God of Destruction
Page 18
“You know the drill,” Natalia grumbled, pulling the final knot taut around Janie’s chest. “If you speak, I will kill you. Well,” she chuckled, “sooner.”
Hayden freely let more tears pour down her face. “Please. Natalia, just let us go. Please. If there’s any shred of humanity left in you, please—”
“And what if there is none left?” Natalia demanded without facing her. “You know nothing of me or what I have done. Believe me, Ms. Clove, if there was ever any shred of this humanity in me to begin with, it is gone, now.”
Hayden bit her lip, praying her next attempt would be met with better reception. “Natalia—”
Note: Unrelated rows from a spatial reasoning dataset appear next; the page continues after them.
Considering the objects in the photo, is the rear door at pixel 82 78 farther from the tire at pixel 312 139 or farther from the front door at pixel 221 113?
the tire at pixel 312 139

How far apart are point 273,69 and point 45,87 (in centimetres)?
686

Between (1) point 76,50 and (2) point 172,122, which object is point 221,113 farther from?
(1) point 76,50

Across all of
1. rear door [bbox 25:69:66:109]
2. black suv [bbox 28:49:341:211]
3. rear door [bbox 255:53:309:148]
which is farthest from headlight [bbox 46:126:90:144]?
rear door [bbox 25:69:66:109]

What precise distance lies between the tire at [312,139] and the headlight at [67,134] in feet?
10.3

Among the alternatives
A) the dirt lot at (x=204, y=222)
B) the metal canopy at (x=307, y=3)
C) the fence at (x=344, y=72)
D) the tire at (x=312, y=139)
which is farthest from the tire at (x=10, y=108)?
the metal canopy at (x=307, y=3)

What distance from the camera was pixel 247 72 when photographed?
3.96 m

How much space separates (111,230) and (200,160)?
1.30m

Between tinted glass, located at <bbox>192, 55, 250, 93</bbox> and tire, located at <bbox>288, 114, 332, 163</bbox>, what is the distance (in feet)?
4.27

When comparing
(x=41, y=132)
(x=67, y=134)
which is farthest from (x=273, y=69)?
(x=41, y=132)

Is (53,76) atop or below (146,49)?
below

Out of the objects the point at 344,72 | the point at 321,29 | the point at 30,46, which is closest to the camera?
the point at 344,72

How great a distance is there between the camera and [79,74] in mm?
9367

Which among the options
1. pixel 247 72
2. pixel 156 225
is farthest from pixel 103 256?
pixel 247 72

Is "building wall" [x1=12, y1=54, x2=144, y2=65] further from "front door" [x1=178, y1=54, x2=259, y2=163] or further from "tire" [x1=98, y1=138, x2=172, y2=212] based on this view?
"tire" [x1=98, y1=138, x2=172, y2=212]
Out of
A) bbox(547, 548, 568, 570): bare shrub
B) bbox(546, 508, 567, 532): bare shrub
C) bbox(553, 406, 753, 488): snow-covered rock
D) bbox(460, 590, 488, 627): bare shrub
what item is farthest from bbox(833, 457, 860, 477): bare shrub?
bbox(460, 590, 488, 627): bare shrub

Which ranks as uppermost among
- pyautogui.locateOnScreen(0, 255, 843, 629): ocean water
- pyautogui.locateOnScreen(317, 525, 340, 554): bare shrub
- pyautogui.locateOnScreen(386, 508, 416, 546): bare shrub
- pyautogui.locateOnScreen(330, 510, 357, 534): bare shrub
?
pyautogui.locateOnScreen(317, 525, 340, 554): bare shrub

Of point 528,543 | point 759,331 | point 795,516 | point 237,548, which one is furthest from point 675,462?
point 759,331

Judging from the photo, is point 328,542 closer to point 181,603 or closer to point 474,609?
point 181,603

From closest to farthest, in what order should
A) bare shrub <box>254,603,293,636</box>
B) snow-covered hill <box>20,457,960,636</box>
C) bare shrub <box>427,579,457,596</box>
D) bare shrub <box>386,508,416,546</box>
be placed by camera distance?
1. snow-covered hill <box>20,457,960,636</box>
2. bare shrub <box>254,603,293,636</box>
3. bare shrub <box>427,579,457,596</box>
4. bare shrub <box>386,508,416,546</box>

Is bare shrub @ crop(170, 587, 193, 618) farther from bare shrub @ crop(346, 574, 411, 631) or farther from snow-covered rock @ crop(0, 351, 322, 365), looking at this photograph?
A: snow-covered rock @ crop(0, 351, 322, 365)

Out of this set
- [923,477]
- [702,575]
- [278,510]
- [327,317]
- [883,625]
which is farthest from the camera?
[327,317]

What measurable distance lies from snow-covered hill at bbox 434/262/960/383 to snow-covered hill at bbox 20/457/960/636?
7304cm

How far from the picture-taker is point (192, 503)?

“Believe it, Hayden,” Janie deadpanned through the swelling in her face. “There’s nothing left.”
Natalia grinned, pulling harder against the ropes constricting around Janie. “You will be next my dorogoy. And I will enjoy, very much, having your blood on my hands. When I slowly cut off each and every one of your limbs. Then, I will kill you.”
Janie wished she could summon up any infinitesimal degree of fear after all this time. Rather than suffer through any mental image of her impending doom or, worse yet, hope for her rescue, she let her head hang and waited for the newest hostage video to begin. She could have fallen asleep if not for the mental picture of the monster’s face replaying in her head to the soundtrack of Hayden’s cries.
***
“Claire!” Kierlan yelled, throwing open the bedroom door and bolting inside. He barely made it three steps before he tripped over Claire and went sprawling to the floor. He groaned as he bit the carpet, reaching blindly for something to support himself with. He let Taran pull him to his feet.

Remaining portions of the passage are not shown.